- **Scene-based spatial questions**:

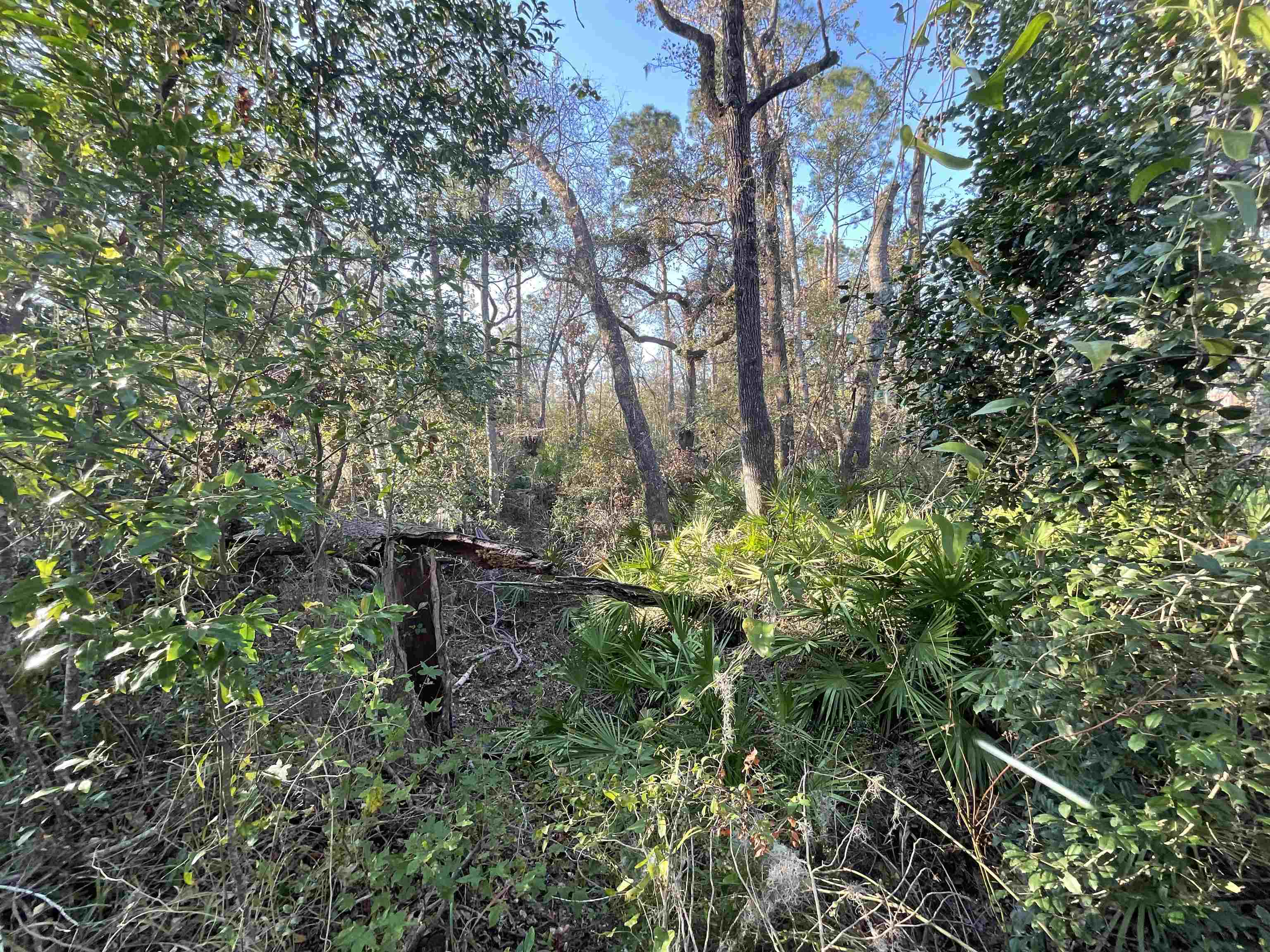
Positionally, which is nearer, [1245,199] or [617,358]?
[1245,199]

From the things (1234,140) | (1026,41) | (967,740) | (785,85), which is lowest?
(967,740)

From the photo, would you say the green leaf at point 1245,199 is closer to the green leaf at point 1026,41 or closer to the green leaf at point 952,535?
the green leaf at point 1026,41

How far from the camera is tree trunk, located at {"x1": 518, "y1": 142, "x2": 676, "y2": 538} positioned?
707 centimetres

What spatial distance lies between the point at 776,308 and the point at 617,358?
2.43 metres

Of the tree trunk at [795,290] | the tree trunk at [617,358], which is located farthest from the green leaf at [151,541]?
the tree trunk at [795,290]

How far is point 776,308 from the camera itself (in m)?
7.18

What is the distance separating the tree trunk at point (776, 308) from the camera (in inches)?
Result: 270

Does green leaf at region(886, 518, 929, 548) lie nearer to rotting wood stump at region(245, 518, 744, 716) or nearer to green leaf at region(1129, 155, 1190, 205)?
green leaf at region(1129, 155, 1190, 205)

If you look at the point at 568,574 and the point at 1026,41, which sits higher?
the point at 1026,41

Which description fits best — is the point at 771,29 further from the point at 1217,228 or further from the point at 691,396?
the point at 1217,228

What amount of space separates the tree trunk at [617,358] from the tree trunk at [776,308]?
1.83 meters

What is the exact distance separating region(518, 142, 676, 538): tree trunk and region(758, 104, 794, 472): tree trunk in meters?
1.83

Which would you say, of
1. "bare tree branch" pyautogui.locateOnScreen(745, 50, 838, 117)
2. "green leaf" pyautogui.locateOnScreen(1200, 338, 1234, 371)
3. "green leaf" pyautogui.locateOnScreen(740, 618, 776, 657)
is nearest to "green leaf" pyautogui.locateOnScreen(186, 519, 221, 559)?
"green leaf" pyautogui.locateOnScreen(740, 618, 776, 657)

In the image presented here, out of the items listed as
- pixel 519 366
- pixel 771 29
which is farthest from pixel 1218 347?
pixel 519 366
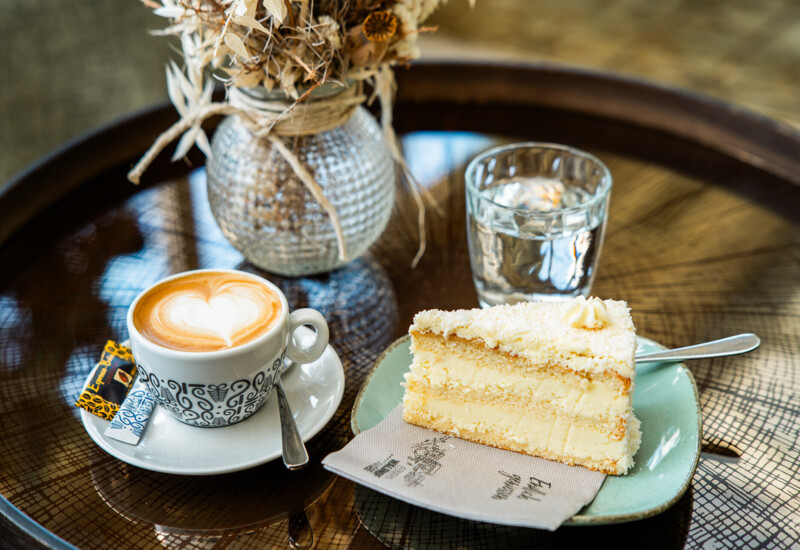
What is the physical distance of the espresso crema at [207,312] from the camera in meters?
0.82

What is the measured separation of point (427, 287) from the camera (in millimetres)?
1131

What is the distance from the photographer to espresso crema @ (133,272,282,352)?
825mm

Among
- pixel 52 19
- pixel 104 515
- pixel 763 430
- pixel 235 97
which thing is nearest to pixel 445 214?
pixel 235 97

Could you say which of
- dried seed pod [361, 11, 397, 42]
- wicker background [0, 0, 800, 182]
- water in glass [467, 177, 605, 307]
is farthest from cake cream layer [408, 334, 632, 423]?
wicker background [0, 0, 800, 182]

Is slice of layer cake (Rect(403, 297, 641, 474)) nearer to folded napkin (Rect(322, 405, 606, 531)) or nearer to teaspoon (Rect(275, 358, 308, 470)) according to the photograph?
folded napkin (Rect(322, 405, 606, 531))

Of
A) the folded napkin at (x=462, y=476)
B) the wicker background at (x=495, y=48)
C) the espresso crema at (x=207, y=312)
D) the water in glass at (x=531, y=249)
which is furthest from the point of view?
the wicker background at (x=495, y=48)

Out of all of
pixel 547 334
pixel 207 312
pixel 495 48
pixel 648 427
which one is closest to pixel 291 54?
pixel 207 312

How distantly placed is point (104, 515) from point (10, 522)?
0.28ft

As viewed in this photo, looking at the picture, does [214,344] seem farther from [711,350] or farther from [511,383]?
[711,350]

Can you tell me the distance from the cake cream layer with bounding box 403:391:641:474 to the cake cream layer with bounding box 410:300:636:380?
2.8 inches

- **Directions**: Using the data above, write out every line exactly, leaving the images behind.

- **The response**:
Positionally, which is nearer, [1245,199] or [617,358]?
[1245,199]

From the things (1234,140) | (1026,41) | (967,740) | (785,85), which is lowest?
(967,740)

From the photo, would you say the green leaf at point 1245,199 is closer to the green leaf at point 1026,41 or closer to the green leaf at point 952,535?
the green leaf at point 1026,41

How far from the camera is tree trunk, located at {"x1": 518, "y1": 142, "x2": 676, "y2": 538} positioned?
707 centimetres

What spatial distance lies between the point at 776,308 and the point at 617,358?
2.43 metres

Of the tree trunk at [795,290] | the tree trunk at [617,358], which is located farthest from the green leaf at [151,541]?
the tree trunk at [795,290]

How far is point 776,308 from the camera itself (in m)?
7.18

What is the distance separating the tree trunk at point (776, 308) from the camera (in inches)?
Result: 270

Does green leaf at region(886, 518, 929, 548) lie nearer to rotting wood stump at region(245, 518, 744, 716) or nearer to green leaf at region(1129, 155, 1190, 205)?
green leaf at region(1129, 155, 1190, 205)

If you look at the point at 568,574 and the point at 1026,41, which sits higher?
the point at 1026,41

Which description fits best — is the point at 771,29 further from the point at 1217,228 or further from the point at 691,396?
the point at 1217,228

What amount of space separates the tree trunk at [617,358] from the tree trunk at [776,308]?
1.83 meters

What is the exact distance separating region(518, 142, 676, 538): tree trunk and region(758, 104, 794, 472): tree trunk in meters?
1.83

Which would you say, of
1. "bare tree branch" pyautogui.locateOnScreen(745, 50, 838, 117)
2. "green leaf" pyautogui.locateOnScreen(1200, 338, 1234, 371)
3. "green leaf" pyautogui.locateOnScreen(740, 618, 776, 657)
is nearest to "green leaf" pyautogui.locateOnScreen(186, 519, 221, 559)?
"green leaf" pyautogui.locateOnScreen(740, 618, 776, 657)

In the image presented here, out of the items listed as
- pixel 519 366
- pixel 771 29
which is farthest from pixel 1218 347?
pixel 519 366
What is the physical distance of the espresso crema at [207,312] from the camera in meters?
0.82

What is the measured separation of point (427, 287) from the camera (in millimetres)?
1131

What is the distance from the photographer to espresso crema @ (133,272,282,352)?
825mm

Among
- pixel 52 19
- pixel 104 515
- pixel 763 430
- pixel 235 97
which thing is nearest to pixel 445 214?
pixel 235 97

Could you say which of
- dried seed pod [361, 11, 397, 42]
- wicker background [0, 0, 800, 182]
- water in glass [467, 177, 605, 307]
is farthest from cake cream layer [408, 334, 632, 423]?
wicker background [0, 0, 800, 182]

Is slice of layer cake (Rect(403, 297, 641, 474)) nearer to folded napkin (Rect(322, 405, 606, 531)) or nearer to teaspoon (Rect(275, 358, 308, 470)) according to the photograph?
folded napkin (Rect(322, 405, 606, 531))

Of
A) the folded napkin at (x=462, y=476)
B) the wicker background at (x=495, y=48)
C) the espresso crema at (x=207, y=312)
D) the water in glass at (x=531, y=249)
which is furthest from the point of view?
the wicker background at (x=495, y=48)

Out of all of
pixel 547 334
pixel 207 312
pixel 495 48
pixel 648 427
which one is closest to pixel 291 54?
pixel 207 312

How distantly placed is point (104, 515) from point (10, 522)?
0.28ft

As viewed in this photo, looking at the picture, does [214,344] seem farther from [711,350] or farther from [511,383]?
[711,350]

Can you tell me the distance from the cake cream layer with bounding box 403:391:641:474 to the cake cream layer with bounding box 410:300:636:380?
2.8 inches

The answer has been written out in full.